_READING TEXT:_

>>

ISE Toolflow : hardmacro, incremental or modular

D

Daniel 21 years ago

Hi,

We are doing a large V2P design with some blocks requiring very tight timings. Up to now we run the design through par and then used the ngc file to guide for the critical routed nets and placed components.

This is not really convienient since it doesnt allow us to separate the different blocks easily.

I wonder now which of the following flows might be the best solution for us: hardmacro, incremental or modular design.

We need to have fixed routings and placement. Is this possible with all flows?

Are those flows stable for large design (V2P70 which will get at least 60-70% of usage)

Thanks for your help

Best regards Daniel

Vote

B

Bret Wade 21 years ago

Up to now we run the design through par and then used the ngc file to guide for the critical routed nets and placed components.

different blocks easily.

hardmacro, incremental or modular design.

of usage)

Rather than using a hard macro, I suggest combining the use of an RPM macro with the Directed Routing feature. This gives you all of the control of the hard macro with none of the drawbacks. IMO, hard macros should now only be used to force configurations that MAP won't accept. That and for Partial Reconfig bus macros I suppose.

Bret

Vote

D

Daniel 21 years ago

@Bret Thanks for the suggestion. Didnt know that its possible to fix the routing also within RPM macros.

Are RPM macros usefull for design modules as large as my one (376 CLB Slices (752 FlipFlops, 260FG's), 8BRAMs and 1GlobalBuffer) or does this lead to problems with performance or even unstable workflows?

How fix is the routing "fixed" with directed routing in the later PAR of the whole design? Is it possible that the router changes anything?

Best regards Daniel

Vote

B

Bret Wade 21 years ago

routing also within RPM macros.

(752 FlipFlops, 260FG's), 8BRAMs and 1GlobalBuffer) or does this lead to problems with performance or even unstable workflows?

Yes, large RPM macros can be used effectively. Multiple small RPMs can be assembled with offsets defined by hierarchical RLOCs to assemble a large RPM. Automatic placement of large RPMs can be a challenge so it may be necessary to locate the macro. I believe that Ray Andraka has posted on the subject of large RPMs in the past. You may want to Google for that.

whole design? Is it possible that the router changes anything?

<<

Please reproduce everything in the ISE toolflow thread above from "This is not" down to "with all flows?", word for word.

_DATASET EXCERPTS:_

>>

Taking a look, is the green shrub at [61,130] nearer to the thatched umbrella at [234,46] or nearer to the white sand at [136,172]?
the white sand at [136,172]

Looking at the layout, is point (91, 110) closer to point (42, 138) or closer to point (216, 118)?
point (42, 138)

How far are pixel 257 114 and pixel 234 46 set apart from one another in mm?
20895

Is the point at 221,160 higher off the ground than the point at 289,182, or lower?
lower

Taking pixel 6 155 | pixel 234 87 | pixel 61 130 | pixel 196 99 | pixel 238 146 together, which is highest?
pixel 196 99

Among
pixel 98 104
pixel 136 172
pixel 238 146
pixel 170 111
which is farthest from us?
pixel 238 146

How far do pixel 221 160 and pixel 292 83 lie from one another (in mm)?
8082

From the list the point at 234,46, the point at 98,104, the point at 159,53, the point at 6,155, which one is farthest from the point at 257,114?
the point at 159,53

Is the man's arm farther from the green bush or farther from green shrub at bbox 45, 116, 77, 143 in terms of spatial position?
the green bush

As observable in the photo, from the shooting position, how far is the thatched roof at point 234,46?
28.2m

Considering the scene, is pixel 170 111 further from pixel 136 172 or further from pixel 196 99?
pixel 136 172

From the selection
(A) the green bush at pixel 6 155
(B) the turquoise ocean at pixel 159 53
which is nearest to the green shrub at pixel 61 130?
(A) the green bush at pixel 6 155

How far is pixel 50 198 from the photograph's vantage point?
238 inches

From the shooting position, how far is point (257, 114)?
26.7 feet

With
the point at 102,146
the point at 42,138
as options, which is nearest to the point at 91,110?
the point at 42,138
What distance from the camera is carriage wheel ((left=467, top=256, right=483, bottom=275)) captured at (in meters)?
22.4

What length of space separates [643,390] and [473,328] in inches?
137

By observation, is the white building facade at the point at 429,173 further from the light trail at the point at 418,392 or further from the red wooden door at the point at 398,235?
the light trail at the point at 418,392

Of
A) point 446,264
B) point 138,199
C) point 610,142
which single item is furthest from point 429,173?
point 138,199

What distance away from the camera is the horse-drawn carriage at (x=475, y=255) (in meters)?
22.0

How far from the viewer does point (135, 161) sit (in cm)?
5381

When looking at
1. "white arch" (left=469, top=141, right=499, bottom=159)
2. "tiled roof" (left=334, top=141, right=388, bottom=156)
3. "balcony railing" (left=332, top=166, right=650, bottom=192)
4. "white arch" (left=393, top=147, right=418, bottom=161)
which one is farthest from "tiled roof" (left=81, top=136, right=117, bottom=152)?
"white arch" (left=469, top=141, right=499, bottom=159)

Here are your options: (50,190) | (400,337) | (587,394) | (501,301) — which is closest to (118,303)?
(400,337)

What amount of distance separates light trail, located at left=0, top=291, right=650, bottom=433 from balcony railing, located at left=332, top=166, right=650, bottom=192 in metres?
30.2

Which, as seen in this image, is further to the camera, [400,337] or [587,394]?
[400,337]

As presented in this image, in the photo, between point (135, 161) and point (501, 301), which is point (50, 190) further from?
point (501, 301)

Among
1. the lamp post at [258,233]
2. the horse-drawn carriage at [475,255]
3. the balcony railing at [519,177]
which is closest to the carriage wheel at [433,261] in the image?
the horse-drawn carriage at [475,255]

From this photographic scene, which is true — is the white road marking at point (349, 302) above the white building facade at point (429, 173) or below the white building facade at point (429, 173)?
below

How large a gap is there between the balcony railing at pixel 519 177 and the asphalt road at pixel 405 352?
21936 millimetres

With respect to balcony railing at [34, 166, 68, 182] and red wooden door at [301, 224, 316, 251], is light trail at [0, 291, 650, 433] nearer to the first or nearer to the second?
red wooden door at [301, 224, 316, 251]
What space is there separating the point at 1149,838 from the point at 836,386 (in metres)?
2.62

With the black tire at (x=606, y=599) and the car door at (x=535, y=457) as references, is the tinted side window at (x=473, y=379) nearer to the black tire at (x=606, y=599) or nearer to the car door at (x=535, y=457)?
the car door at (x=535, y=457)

<<

_SOLUTION TO THIS EXERCISE:_
This is not really convienient since it doesnt allow us to separate the different blocks easily.

I wonder now which of the following flows might be the best solution for us: hardmacro, incremental or modular design.

We need to have fixed routings and placement. Is this possible with all flows?